══ Information shown ══
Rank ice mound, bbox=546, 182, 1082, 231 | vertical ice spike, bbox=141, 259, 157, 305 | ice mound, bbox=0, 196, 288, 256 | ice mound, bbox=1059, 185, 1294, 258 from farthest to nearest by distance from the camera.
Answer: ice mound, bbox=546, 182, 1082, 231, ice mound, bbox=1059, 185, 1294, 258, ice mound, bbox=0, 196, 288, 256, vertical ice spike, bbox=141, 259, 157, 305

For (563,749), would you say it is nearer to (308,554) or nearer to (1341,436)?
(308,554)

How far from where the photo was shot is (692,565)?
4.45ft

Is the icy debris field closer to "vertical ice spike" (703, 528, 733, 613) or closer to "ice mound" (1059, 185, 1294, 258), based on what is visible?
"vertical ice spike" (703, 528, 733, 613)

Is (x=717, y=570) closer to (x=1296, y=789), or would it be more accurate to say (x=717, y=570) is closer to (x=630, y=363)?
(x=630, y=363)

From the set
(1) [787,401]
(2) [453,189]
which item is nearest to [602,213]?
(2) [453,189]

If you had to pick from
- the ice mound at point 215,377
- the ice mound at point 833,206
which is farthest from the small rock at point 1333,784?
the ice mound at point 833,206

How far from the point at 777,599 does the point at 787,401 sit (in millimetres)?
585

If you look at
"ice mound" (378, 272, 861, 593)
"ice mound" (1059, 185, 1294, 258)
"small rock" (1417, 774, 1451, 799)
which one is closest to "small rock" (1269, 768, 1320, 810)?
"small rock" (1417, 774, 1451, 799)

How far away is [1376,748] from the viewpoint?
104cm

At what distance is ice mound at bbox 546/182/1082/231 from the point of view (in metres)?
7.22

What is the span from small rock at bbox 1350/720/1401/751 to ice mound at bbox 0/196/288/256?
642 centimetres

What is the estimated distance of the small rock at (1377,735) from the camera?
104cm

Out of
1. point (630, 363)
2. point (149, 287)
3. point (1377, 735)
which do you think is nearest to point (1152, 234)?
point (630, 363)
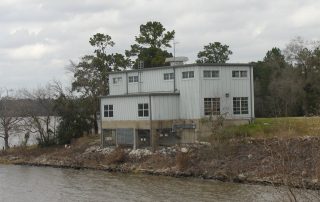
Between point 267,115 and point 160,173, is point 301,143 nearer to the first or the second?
point 160,173

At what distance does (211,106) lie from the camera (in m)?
51.2

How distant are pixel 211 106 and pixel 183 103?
273 centimetres

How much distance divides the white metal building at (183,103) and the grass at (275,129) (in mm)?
2645

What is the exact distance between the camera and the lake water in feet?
113

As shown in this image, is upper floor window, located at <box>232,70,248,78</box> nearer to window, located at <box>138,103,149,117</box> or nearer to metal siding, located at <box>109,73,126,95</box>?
═══
--- Problem requirements ---
Show every line above that contains the word "would", treating uppercase and lowercase as different.

--- Full response ---
For (563,749), would you say it is nearer to (308,554) or nearer to (1341,436)?
Is (x=717, y=570) closer to (x=1296, y=789), or would it be more accurate to say (x=717, y=570) is closer to (x=630, y=363)?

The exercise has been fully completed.